* **ФРАГМЕНТ ТЕКСТА**
━━━

XXII.
Речи
и проповеди Епископа Илариона.— Епископ Иларион — и низшее женское образование в Полт.
губ. — Заботы Епископа Илариона
о Шведской
могиле. — Епископ
Иларион — как инициатор
и организатор общественно-религиозных
учреждений в Епархии. — Веротерпимость
Епископа Илариона. — Отношение Епископа Илариона к молодежи и
детям. — Кончина Епископа Илариона.
Свои
речи Епископ Иларион
давал в газету беспрепятственно и я печатал
их с готовностью.
Писал
речи Епископ Иларион далеко
не всегда. Чаще он свои "слова" и "речи"
импровизировал — необыкновенно красиво и
красноречиво. Оратор Епископ Иларион был
прирожденный, настоящий художник
слова — и слушать его импровизации
мне лично, да в другим доставляло великое
наслаждение.
Опершись
обеими руками на посох, медленно, спокойно,
с глубоким внутренним чувством произносил
свои речи
Владыка Иларион, напр., в
соборе — среди благоговейно
тишины и при напряженном внимании молящихся.
Образы, сравнения в речах Епископа
Илариона обнаруживали в нем
истинного художника, талантливого
проповедника и тонкого психолога.
Взволнованные,
растроганные до глубины души, а не редко
и потрясенные расходились
слушатели после речей
Владыки Илариона — достоинство
которых еще заключалось и в том, что они были обыкновенно не длинны; в
них не было многоречивости, водянистости,
они были сжаты и полны силы.

━━━

* **ИСХОДНЫЕ ДАННЫЕ**
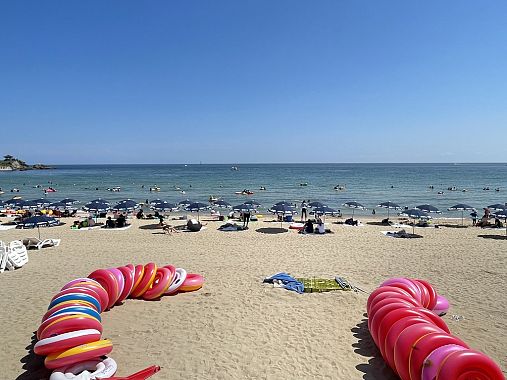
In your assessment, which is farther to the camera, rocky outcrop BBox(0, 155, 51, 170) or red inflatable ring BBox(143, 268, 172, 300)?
rocky outcrop BBox(0, 155, 51, 170)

━━━

* **СПИСОК ЗАДАНИЙ**
1. Можете воспроизвести фрагмент о речах епископа Илариона, начиная со слов «Образы, сравнения в» и заканчивая словами «и полны силы.»?
2. Можете продолжить фрагмент о речах епископа Илариона, начав сразу после его последней фразы?

* **ОТВЕТЫ НА ЗАДАНИЯ**
1.
Образы, сравнения в речах Епископа
Илариона обнаруживали в нем
истинного художника, талантливого
проповедника и тонкого психолога.
Взволнованные,
растроганные до глубины души, а не редко
и потрясенные расходились
слушатели после речей
Владыки Илариона — достоинство
которых еще заключалось и в том, что они были обыкновенно не длинны; в
них не было многоречивости, водянистости,
они были сжаты и полны силы.

2.
Я, напр., помню, какое сильное впечатлении
произвела импровизация Епископа
Илариона
перед молебствием по случаю избавления
тогда Наследника Цесаревича Николая
Александровича от смертельной опасности в
Японии, в Отсу; или другая речь —
перед панихидой
по скончавшемся Императоре Александре
ІІІ.
Епископ
Иларион
Писал
Владыка, как я сказал, свои речи редко и при том тоже не длинные, — но
писал, со стороны "почерка", прямо
таки ужасно — это были какие-то остроугольники, нечто в
роде клинообразных
надписей или каких-то стенографических
знаков, а не слова русского алфавита, —
писались речи
при том на клочках бумаги, очевидно, первых
попавшихся под руку, имели массу поправок и
помарок, — словом, набирать и читать
корректуру епископских писаний
было делом далеко не легким.
Это
знал и сам Преосвященный — и когда я, бывало,
услышу, что Владыка где-нибудь произнес
прекрасную речь и являюсь к нему с просьбой
дать ее для газеты, Владыка всегда смущался
по поводу своей каллиграфии. Я же говорил, что это
ничего, важно содержание
речей и еще то, что они не длинны, как, напр.,
речи Харьковского архиепископа
Амвросия.
—
Что вы, — сказал как-то мне на это Епископ Иларион — архиепископ Амвросий — светильник, разве я могу с ним
равняться!
Во
всяком случае, Владыка свои писания давал всегда, когда я просил — часто
прямо в церкви, после Богослужения.
На
молебствии, по
случаю коронования
Императора Николая Александровича, Епископ
Иларион произнес очень красивую
речь — и
тут же я попросил рукопись и передал ее в типографию, с тем, чтобы для корректуры
оттиск принесли мне в губернаторский
дом, где,
как я сказал выше, по случаю коронования был
парадный обед. К вечеру этого дня я
предполагал выпустить телеграммы и
прибавить описание празднования в
Полтаве
и речь
Епископа на молебствии.
Когда
встали из-за столов, после обеда, оттиск действительно мне принесли, о чем я
сказал Владыке Илариону. Мы, вдвоем, отправились в кабинет
губернатора и здесь устроили "считку"
и исправили корректуру.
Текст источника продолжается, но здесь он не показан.